__Written problem__:
Render each line of the records below as a Markdown table with two columns, Row for the row number and Line for the line, and skip blank lines. Leave the pictures out of the table.

__Given entries__:
>> START
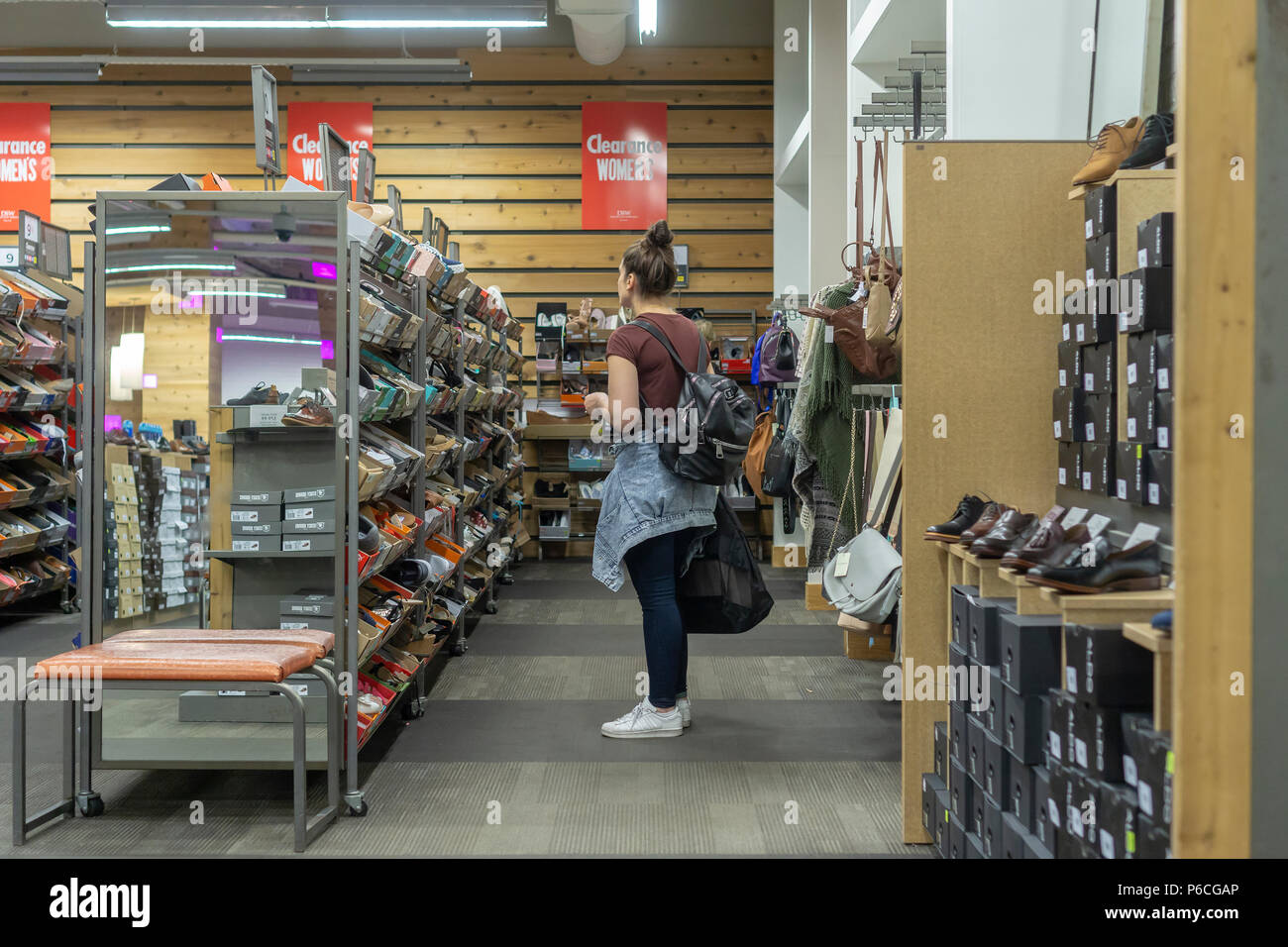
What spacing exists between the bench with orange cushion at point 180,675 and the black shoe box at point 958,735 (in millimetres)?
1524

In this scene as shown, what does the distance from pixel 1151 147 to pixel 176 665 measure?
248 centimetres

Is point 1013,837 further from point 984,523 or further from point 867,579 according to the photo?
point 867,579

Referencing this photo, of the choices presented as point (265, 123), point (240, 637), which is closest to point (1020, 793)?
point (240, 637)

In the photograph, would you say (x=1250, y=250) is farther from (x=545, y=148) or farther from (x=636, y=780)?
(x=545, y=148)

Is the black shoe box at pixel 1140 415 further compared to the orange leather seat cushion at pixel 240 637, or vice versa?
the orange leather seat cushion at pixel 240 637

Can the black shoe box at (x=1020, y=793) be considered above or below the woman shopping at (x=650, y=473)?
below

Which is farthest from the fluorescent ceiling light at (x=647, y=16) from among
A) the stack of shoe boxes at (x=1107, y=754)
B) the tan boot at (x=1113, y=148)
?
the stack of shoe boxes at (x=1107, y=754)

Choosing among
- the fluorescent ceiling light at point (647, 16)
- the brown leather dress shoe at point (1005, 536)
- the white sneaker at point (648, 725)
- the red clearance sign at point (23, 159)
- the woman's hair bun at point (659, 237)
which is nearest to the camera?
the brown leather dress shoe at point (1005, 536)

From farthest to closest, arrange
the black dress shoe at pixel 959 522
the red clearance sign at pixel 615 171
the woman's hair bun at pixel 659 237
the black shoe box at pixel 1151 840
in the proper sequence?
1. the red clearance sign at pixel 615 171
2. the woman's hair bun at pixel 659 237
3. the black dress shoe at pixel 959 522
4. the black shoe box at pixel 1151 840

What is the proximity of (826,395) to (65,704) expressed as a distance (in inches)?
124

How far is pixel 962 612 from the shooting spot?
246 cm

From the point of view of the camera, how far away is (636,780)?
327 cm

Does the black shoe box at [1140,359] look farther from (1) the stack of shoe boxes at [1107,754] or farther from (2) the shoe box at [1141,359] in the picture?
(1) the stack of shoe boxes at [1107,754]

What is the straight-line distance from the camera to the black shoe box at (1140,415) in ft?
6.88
>> END
__The solution__:
| Row | Line |
|---|---|
| 1 | What spacing exists between the bench with orange cushion at point 180,675 and the black shoe box at point 958,735 (in millimetres)? |
| 2 | 1524 |
| 3 | In this scene as shown, what does the distance from pixel 1151 147 to pixel 176 665 measure? |
| 4 | 248 centimetres |
| 5 | Is point 1013,837 further from point 984,523 or further from point 867,579 according to the photo? |
| 6 | point 867,579 |
| 7 | Referencing this photo, of the choices presented as point (265, 123), point (240, 637), which is closest to point (1020, 793)? |
| 8 | point (240, 637) |
| 9 | In the photograph, would you say (x=1250, y=250) is farther from (x=545, y=148) or farther from (x=636, y=780)? |
| 10 | (x=545, y=148) |
| 11 | Is the black shoe box at pixel 1140 415 further compared to the orange leather seat cushion at pixel 240 637, or vice versa? |
| 12 | the orange leather seat cushion at pixel 240 637 |
| 13 | Can the black shoe box at (x=1020, y=793) be considered above or below the woman shopping at (x=650, y=473)? |
| 14 | below |
| 15 | Which is farthest from the fluorescent ceiling light at (x=647, y=16) from among |
| 16 | A) the stack of shoe boxes at (x=1107, y=754) |
| 17 | B) the tan boot at (x=1113, y=148) |
| 18 | ? |
| 19 | the stack of shoe boxes at (x=1107, y=754) |
| 20 | Choosing among |
| 21 | - the fluorescent ceiling light at point (647, 16) |
| 22 | - the brown leather dress shoe at point (1005, 536) |
| 23 | - the white sneaker at point (648, 725) |
| 24 | - the red clearance sign at point (23, 159) |
| 25 | - the woman's hair bun at point (659, 237) |
| 26 | which is nearest to the camera? |
| 27 | the brown leather dress shoe at point (1005, 536) |
| 28 | From farthest to closest, arrange |
| 29 | the black dress shoe at pixel 959 522 |
| 30 | the red clearance sign at pixel 615 171 |
| 31 | the woman's hair bun at pixel 659 237 |
| 32 | the black shoe box at pixel 1151 840 |
| 33 | in the proper sequence? |
| 34 | 1. the red clearance sign at pixel 615 171 |
| 35 | 2. the woman's hair bun at pixel 659 237 |
| 36 | 3. the black dress shoe at pixel 959 522 |
| 37 | 4. the black shoe box at pixel 1151 840 |
| 38 | What is the proximity of (826,395) to (65,704) expressed as a distance (in inches)? |
| 39 | 124 |
| 40 | How far is pixel 962 612 from the shooting spot? |
| 41 | 246 cm |
| 42 | From the point of view of the camera, how far away is (636,780)? |
| 43 | 327 cm |
| 44 | Does the black shoe box at [1140,359] look farther from (1) the stack of shoe boxes at [1107,754] or farther from (2) the shoe box at [1141,359] in the picture? |
| 45 | (1) the stack of shoe boxes at [1107,754] |
| 46 | What is the straight-line distance from the camera to the black shoe box at (1140,415) in ft? |
| 47 | 6.88 |